Colorado Common Cause is a nonpartisan nonprofit that describes itself as pro-democracy.

“His mail executive order is really designed around putting the federal government in control of who can and can't receive a mail ballot based on requirements set by the federal government that currently don't apply to voters, so that's where we'll see millions and millions of Americans, if this is implemented, lacking the ID that they need to vote after having been voters for decades,” Belknap said.

Belknap said the Trump administration will require a certified copy of a birth certificate or valid U.S. passport to vote.

“When I'm thinking about the people in my life, I'm thinking about my 65-year-old father, he's been voting for a very long time, and he doesn't have either of those documents,” Belknap said.

Denver Clerk and Recorder Paul López said federal involvement in elections is unnecessary and violates the constitution.

“We already have identification that's required for folks to be able to register to vote, to participate in elections,” Lopez said. “The last, you know, couple of presidential elections we've had have been the most secure elections in U.S. history. It is secure, it's safe.”

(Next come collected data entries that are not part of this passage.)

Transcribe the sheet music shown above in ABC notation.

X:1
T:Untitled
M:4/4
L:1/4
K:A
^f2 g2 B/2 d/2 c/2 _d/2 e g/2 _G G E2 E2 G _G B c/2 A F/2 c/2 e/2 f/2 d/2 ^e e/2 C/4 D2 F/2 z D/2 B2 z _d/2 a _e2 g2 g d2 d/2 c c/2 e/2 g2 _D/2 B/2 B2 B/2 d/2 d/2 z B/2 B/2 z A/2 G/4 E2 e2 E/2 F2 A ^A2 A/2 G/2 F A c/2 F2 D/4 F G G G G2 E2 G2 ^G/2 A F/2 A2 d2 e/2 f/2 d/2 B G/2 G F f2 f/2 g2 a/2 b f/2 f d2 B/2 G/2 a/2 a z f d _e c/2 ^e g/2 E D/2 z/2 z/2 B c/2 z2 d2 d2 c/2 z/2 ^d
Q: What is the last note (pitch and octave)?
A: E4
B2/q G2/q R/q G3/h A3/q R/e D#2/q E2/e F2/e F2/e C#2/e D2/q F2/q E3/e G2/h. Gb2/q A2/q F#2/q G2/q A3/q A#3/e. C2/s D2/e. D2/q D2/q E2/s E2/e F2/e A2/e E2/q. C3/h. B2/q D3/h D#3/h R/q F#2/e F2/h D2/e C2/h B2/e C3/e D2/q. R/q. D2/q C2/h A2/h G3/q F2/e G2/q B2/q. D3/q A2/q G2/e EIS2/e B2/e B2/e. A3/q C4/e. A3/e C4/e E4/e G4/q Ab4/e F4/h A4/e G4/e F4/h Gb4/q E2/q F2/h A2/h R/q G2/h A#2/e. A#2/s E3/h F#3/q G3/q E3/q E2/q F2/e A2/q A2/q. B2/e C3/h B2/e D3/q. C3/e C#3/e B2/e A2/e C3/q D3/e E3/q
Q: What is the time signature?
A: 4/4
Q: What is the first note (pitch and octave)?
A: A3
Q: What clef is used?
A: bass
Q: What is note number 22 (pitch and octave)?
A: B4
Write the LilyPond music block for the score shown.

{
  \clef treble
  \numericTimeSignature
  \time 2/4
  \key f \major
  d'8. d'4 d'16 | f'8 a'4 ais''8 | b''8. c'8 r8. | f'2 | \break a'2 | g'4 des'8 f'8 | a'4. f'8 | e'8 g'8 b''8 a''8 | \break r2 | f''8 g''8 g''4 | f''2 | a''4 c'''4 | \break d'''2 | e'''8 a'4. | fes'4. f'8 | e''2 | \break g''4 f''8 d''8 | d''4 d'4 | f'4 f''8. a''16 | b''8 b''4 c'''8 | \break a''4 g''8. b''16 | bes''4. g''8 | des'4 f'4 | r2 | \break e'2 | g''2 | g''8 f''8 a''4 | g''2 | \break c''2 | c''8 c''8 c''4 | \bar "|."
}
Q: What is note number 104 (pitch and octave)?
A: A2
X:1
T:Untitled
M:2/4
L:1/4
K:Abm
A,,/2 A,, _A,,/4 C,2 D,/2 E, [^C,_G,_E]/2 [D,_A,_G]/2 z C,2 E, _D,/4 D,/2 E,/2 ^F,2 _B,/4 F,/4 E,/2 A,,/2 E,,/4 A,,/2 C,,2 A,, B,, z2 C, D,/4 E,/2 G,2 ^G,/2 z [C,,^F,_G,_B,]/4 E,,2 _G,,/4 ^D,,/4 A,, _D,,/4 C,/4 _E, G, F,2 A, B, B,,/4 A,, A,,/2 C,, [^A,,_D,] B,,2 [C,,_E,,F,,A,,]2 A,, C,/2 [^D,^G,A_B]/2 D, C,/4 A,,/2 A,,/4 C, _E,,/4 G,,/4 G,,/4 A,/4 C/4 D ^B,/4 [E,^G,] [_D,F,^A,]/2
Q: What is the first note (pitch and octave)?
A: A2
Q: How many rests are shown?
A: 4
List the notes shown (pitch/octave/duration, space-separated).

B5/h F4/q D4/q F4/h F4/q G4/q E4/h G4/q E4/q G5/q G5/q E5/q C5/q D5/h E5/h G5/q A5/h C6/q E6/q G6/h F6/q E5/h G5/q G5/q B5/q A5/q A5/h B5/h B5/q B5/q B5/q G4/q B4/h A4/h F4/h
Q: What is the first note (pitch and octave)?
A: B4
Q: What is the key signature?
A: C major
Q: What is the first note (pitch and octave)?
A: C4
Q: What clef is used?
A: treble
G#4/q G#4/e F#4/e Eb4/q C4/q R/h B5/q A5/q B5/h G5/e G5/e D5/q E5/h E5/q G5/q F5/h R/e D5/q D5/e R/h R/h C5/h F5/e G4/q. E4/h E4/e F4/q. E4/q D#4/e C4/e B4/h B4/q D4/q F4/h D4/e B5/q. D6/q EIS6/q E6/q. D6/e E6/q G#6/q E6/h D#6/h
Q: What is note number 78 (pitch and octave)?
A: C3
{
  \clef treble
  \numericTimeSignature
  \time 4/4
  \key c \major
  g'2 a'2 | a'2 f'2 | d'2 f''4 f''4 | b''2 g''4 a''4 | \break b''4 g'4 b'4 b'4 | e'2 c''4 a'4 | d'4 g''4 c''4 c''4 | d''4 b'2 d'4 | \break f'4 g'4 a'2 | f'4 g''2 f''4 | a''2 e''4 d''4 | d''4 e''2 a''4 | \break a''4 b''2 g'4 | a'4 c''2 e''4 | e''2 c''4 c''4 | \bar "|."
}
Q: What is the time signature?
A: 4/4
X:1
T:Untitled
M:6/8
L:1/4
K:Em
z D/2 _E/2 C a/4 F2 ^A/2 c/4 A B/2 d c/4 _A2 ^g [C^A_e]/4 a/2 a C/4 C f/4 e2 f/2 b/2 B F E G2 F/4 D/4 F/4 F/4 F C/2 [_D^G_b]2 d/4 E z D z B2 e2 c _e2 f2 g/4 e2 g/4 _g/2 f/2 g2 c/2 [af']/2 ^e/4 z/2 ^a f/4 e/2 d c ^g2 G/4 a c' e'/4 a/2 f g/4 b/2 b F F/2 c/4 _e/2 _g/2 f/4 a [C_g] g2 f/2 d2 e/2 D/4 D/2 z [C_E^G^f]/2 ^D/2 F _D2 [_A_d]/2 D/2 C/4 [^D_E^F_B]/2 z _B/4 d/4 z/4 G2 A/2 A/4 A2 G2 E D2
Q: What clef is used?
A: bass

López said the federal government’s verification process is confusing voters.

“Who runs elections and who determines the outcome of elections — that's up to the states and the people, that's not up to the president. That's not up to the federal government. That's the way it always has been. That's the way that the constitutional framers intended it to be,” López said.

A new Ohio law requires local election boards to “promptly” cancel the registrations of people whom the secretary of state identifies as non-citizens during registration checks that the official is required to make at least monthly.

Ohio Secretary of State Frank LaRose, a Republican, said in an email that people’s voting rights are not in danger because “all they need to do to immediately restore their registration status is show proof of citizenship.”